Beijing, Sep 01: China on Thursday vehemently rejected a UN Human Rights body report which alleged serious abuses Uyghurs Muslims in Xinjiang. Responding to the report beijing said that the United Nations rights office was the "thug and accomplice" of the US.

Thug and accomplice of US: China lambasts UN body over rights abuse report

"The so-called critical report you mentioned is planned and manufactured firsthand by the US and some Western forces, it is wholly illegal and invalid," foreign ministry spokesman Wang Wenbin told a regular briefing.

"The report is a hodgepodge of misinformation, and it is a political tool used as part of the West's strategy of using Xinjiang to control China," he added.

Wang said the UN rights office had "sunk to (becoming) the thug and accomplice of the US and the West against the vast majority of developing countries".

The statement comes after the United Nations human rights chief released a long-awaited report on crimes against humanity in China's Xinjiang region.

The report called for an urgent international response over allegations of torture and other rights violations in Beijing's campaign to root out terrorism.

UN human rights chief Michelle Bachelet brushed aside China's calls for the office to withhold the report, which follows her own trip to Xinjiang in May and which Beijing's contends is part of a Western campaign to smear China's reputation. The report has fanned a tug-of-war for diplomatic influence with the West over the rights of the region's native Uyghurs and other predominantly Muslim ethnic groups.
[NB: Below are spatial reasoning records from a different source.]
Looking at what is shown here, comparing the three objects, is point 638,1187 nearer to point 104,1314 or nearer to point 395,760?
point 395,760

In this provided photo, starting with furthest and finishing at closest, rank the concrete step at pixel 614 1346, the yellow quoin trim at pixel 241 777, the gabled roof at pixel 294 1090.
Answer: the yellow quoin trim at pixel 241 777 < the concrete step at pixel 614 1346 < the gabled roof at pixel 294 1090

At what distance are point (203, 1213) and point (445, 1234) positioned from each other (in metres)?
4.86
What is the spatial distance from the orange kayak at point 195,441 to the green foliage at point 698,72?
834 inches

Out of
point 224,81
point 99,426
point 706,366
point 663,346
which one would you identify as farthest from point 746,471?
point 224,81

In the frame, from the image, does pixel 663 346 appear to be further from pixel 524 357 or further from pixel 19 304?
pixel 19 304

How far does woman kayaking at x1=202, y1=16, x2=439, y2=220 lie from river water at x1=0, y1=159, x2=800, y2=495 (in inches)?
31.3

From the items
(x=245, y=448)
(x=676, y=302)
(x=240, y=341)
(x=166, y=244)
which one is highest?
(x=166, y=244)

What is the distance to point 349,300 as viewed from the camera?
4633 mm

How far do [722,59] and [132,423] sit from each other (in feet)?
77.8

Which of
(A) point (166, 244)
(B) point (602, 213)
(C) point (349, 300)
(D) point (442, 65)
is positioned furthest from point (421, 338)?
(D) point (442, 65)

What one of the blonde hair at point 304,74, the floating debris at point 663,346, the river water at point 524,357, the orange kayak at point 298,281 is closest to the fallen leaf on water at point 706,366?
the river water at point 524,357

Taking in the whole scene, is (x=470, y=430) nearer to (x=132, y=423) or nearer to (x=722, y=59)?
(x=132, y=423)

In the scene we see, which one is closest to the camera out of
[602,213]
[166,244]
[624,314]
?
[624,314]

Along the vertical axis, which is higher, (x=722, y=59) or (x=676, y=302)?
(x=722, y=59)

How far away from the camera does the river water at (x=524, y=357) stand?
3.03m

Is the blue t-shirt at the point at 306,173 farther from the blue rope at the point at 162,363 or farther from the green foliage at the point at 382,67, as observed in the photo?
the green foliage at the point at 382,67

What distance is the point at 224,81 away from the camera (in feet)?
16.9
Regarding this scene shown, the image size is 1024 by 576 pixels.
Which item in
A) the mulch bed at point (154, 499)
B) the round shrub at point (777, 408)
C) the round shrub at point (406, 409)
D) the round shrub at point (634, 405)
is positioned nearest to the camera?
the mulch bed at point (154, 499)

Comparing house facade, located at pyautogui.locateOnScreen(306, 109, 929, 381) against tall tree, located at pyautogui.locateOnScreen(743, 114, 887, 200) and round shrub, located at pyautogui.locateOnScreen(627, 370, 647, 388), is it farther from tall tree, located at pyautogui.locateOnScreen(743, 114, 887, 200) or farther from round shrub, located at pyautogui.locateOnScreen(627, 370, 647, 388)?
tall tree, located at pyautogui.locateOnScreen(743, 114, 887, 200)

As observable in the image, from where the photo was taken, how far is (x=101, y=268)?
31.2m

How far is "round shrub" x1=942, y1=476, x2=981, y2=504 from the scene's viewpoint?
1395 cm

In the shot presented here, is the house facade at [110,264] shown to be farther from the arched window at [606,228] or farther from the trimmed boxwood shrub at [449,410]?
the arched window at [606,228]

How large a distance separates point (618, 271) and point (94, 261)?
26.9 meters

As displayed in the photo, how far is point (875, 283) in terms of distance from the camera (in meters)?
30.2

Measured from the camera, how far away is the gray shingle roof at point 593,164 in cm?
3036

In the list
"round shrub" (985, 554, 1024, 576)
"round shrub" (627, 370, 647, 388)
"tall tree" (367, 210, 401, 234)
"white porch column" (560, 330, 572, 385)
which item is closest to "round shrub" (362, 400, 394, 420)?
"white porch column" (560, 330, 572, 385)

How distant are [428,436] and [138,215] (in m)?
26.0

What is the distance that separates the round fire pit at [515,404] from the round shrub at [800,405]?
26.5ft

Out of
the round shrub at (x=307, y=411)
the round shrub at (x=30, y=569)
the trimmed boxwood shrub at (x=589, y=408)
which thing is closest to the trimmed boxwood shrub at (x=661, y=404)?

The report, which Western diplomats and UN officials said had been all but ready for months, was published with just minutes to go in Bachelet's four-year term. It was unexpected to break significant new ground beyond sweeping findings from independent advocacy groups and journalists who have documented concerns about human rights in Xinjiang for years. But Bachelet's report comes with the imprimatur of the United Nations, and the member states that make it up.

The run-up to its release fuelled a debate over China's influence at the world body and epitomized the on-and-off diplomatic chill between Beijing and the West over human rights, among other sore spots.

Hours before the release, China's UN ambassador, Zhang Jun, said Beijing remained "firmly opposed" to the release.

In the past five years, the Chinese government's mass detention campaign in Xinjiang swept an estimated million Uyghurs and other ethnic groups into a network of prisons and camps, which Beijing called "training centres" but former detainees described as brutal detention centres. Beijing has since closed many of the camps, but hundreds of thousands continue to languish in prison on vague, secret charges.

Some countries, including the United States, have accused Beijing of committing genocide in Xinjiang.